#### [What is expected]
Find the line that contains "Does the brown" and print it and every line after it, exactly, please.

#### [Entries]
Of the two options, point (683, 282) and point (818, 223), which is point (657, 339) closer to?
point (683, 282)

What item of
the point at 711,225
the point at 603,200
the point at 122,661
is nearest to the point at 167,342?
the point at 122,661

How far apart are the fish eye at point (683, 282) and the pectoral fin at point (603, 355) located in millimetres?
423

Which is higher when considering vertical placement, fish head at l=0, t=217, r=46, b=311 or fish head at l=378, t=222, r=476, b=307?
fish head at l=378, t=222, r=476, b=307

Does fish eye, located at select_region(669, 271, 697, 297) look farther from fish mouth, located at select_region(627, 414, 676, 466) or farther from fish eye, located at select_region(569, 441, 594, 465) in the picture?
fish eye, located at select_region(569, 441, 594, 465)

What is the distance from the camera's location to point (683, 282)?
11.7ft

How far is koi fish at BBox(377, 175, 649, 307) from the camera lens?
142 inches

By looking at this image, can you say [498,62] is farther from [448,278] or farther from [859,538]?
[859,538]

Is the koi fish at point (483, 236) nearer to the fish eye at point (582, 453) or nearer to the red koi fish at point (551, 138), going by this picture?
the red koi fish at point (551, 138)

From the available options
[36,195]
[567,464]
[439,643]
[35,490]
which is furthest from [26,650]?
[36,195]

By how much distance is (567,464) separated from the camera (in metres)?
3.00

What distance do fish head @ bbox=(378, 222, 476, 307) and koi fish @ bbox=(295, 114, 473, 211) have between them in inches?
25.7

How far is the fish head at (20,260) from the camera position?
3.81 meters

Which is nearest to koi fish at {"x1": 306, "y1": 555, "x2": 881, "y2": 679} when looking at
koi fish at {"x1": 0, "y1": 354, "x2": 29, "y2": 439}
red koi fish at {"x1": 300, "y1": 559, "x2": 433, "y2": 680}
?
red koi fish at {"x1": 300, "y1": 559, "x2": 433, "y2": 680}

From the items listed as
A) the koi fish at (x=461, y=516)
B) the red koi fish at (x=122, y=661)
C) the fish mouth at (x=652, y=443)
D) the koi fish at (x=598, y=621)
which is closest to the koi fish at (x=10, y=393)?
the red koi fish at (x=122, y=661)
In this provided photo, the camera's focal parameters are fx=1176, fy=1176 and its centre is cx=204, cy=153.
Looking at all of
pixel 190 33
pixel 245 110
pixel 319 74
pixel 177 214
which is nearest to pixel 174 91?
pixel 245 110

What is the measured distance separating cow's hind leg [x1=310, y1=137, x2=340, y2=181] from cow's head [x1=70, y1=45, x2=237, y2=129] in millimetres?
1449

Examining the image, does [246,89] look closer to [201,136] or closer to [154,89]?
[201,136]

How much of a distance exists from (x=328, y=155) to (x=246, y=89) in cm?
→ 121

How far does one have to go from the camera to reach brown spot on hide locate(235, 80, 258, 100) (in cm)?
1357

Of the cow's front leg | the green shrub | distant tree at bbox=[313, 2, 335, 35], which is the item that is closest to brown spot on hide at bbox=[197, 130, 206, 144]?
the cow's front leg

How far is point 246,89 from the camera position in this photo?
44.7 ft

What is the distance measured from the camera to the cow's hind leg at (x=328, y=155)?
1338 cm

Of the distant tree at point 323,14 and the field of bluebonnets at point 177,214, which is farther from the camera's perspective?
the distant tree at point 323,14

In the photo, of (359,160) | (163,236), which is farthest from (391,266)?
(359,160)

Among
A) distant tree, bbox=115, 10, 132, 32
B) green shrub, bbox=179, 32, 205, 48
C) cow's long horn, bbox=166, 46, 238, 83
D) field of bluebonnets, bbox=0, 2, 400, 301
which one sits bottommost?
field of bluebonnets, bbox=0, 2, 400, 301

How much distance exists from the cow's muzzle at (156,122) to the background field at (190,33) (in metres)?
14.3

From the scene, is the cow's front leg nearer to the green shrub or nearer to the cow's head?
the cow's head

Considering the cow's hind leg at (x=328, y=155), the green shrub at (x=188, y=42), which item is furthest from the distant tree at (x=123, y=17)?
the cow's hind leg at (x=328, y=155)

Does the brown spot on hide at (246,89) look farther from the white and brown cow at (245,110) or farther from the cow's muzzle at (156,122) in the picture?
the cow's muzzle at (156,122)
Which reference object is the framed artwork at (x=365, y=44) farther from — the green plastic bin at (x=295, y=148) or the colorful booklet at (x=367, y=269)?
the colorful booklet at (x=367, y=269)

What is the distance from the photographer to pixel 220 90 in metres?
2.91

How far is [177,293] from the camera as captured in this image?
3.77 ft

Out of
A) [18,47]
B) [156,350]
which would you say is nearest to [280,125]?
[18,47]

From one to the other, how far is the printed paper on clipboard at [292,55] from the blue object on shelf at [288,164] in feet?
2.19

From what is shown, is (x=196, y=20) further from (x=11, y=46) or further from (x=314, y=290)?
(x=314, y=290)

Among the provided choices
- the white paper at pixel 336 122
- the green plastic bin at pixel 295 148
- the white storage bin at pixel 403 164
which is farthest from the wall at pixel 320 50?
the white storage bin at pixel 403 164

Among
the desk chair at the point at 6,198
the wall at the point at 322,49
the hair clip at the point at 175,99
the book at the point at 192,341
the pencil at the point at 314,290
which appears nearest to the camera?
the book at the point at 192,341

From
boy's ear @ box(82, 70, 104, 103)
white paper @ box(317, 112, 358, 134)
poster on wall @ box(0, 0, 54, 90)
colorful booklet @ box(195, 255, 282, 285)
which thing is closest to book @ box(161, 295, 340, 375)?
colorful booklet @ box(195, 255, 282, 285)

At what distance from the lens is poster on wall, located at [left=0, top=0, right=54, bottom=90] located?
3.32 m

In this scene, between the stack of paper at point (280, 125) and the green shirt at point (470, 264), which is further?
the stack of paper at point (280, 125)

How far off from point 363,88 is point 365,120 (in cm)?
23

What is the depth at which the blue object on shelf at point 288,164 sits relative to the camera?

#### [Answer in full]
Does the brown spot on hide at (246,89) look farther from the white and brown cow at (245,110) or farther from the cow's muzzle at (156,122) in the picture?
the cow's muzzle at (156,122)
Which reference object is the framed artwork at (x=365, y=44) farther from — the green plastic bin at (x=295, y=148) or the colorful booklet at (x=367, y=269)?
the colorful booklet at (x=367, y=269)

What is the distance from the photographer to pixel 220 90 in metres?
2.91

How far is [177,293] from the camera as captured in this image?
3.77 ft

Out of
A) [18,47]
B) [156,350]
which would you say is nearest to [280,125]?
[18,47]

From one to the other, how far is the printed paper on clipboard at [292,55] from the blue object on shelf at [288,164] in feet?
2.19

From what is shown, is (x=196, y=20) further from (x=11, y=46) or further from (x=314, y=290)?
(x=314, y=290)

Among the provided choices
- the white paper at pixel 336 122
- the green plastic bin at pixel 295 148
- the white storage bin at pixel 403 164
which is farthest from the wall at pixel 320 50?
the white storage bin at pixel 403 164

Among
the desk chair at the point at 6,198
the wall at the point at 322,49
the hair clip at the point at 175,99
the book at the point at 192,341
the pencil at the point at 314,290
which appears nearest to the camera?
the book at the point at 192,341

From
boy's ear @ box(82, 70, 104, 103)
white paper @ box(317, 112, 358, 134)
poster on wall @ box(0, 0, 54, 90)
colorful booklet @ box(195, 255, 282, 285)
which thing is closest to book @ box(161, 295, 340, 375)?
colorful booklet @ box(195, 255, 282, 285)

At what distance from the lens is poster on wall, located at [left=0, top=0, right=54, bottom=90] located?
3.32 m

In this scene, between the stack of paper at point (280, 125) and the green shirt at point (470, 264), which is further?
the stack of paper at point (280, 125)

How far off from point 363,88 is point 365,120 (in cm)?
23

What is the depth at which the blue object on shelf at point 288,164 sits relative to the camera?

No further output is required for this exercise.